As I’ve been reflecting on the importance of worship this past week (yes, I really do sit around and think about Chris’ sermons!) an experience has come back to me that reminds me of the true heart of worship. Several years ago, Chris and I were working in a church that had, I felt, an extremely BORING service. I thought the music was too old and too slow, the prayers too long and the traditions, well, too traditional. One Sunday during praise and worship time, my sister and I were griping to each other about the music. I leaned over to her and made some snarky comment which had us both laughing out loud when I turned around and looked behind me. There was an older gentleman standing just behind us, worshiping with his adult son. He was not a tall gentleman, and it occurred to me in that moment that each time I leaned over to chat and laugh with my sister, I was blocking his view of the screen on which the song lyrics were printed.
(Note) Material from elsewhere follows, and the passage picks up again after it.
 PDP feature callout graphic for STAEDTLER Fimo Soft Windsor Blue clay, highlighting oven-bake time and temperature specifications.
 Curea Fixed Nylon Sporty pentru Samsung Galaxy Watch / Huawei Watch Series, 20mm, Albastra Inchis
God convicted me in that moment in a way that wiped the smug smile right off of my face and tore open my heart. Not only had I hindered myself and my sister from worshiping God that morning, I was hindering the gentleman behind me as well!!
In that moment, there was only one response I could make. I knelt at the altar rail during prayer, humbled and ashamed, and begged God’s forgiveness for my arrogance and insensitivity. I also asked God to be present with me in worship, to help me fix my eyes upon him and to truly cultivate within me a heart for worship.
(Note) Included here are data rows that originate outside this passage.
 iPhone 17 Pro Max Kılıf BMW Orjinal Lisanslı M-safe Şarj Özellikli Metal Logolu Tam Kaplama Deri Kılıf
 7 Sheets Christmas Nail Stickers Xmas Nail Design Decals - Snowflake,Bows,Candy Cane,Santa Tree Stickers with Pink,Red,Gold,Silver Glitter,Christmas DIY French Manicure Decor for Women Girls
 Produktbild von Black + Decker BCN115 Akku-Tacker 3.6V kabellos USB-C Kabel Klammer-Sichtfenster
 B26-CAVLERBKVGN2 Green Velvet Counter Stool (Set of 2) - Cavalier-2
This became my prayer each Sunday as I entered into service. I prayed for focus, I prayed to experience the presence of God, and I prayed that others would do the same. As the months passed, I found that it was no longer an effort for me to experience God in worship. I stopped being so focused on the outside elements of worship (like music and traditions) and focused on its true purpose—to draw us into the heart of God. Worship became sacred to me in a way it never had before. Now, when I enter into worship, it is with the conviction and assurance that I will encounter the living God, our creator God, my redeemer God. The music no longer matters, the traditions no longer matter, the length of the pastoral prayer no longer matters. God is there and I am there to praise him and receive his Word. That is the heart of worship.
As you respond to Chris’ challenge in the next week, remember that it’s not a question of “fixing” worship but a question of what you would be willing to change about your worship so that people who have never experienced the presence of God would have that opportunity-- that they would learn to worship in the heart of God.